• Task description: In the listing below, find the line containing "Eier setzen auf" and the line containing "Winter Deer Framed Art". Repeat exactly those two lines and every line between them.

• Records provided:
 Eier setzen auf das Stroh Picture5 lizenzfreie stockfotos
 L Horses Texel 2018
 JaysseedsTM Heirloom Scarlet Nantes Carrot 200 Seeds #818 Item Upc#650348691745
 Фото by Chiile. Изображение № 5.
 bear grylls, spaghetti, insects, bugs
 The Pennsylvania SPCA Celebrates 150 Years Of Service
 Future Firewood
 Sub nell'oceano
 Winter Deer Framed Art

* * *

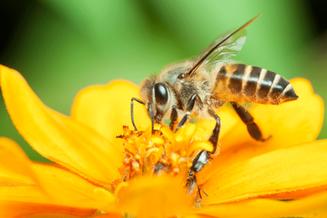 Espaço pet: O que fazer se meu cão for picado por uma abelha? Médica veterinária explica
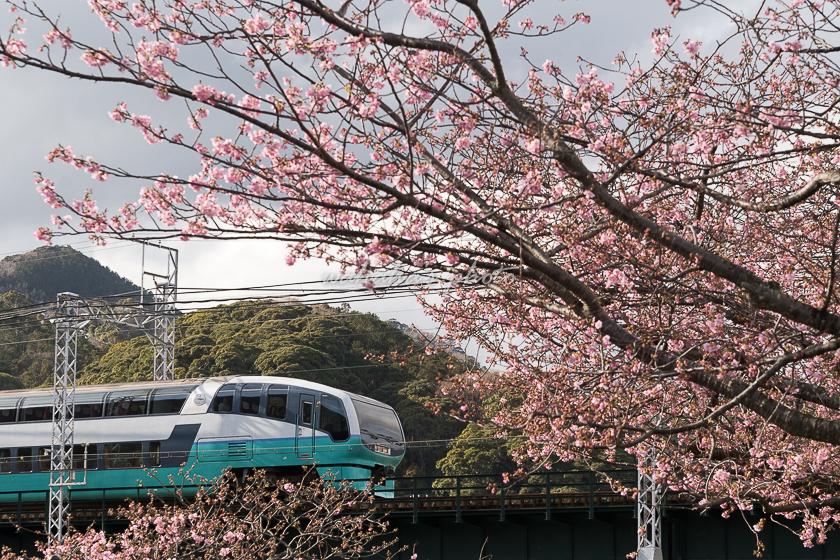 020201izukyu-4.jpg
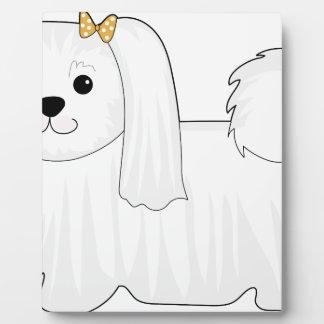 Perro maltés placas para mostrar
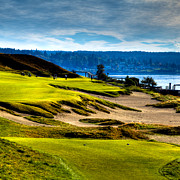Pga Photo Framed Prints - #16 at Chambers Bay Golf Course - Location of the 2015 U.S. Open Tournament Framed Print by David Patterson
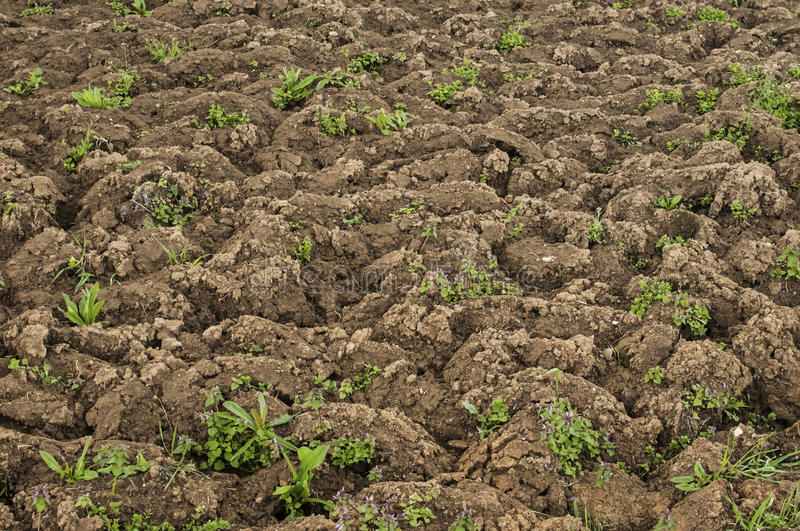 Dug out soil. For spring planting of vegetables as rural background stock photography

• Answer section:
 Eier setzen auf das Stroh Picture5 lizenzfreie stockfotos
 L Horses Texel 2018
 JaysseedsTM Heirloom Scarlet Nantes Carrot 200 Seeds #818 Item Upc#650348691745
 Фото by Chiile. Изображение № 5.
 bear grylls, spaghetti, insects, bugs
 The Pennsylvania SPCA Celebrates 150 Years Of Service
 Future Firewood
 Sub nell'oceano
 Winter Deer Framed Art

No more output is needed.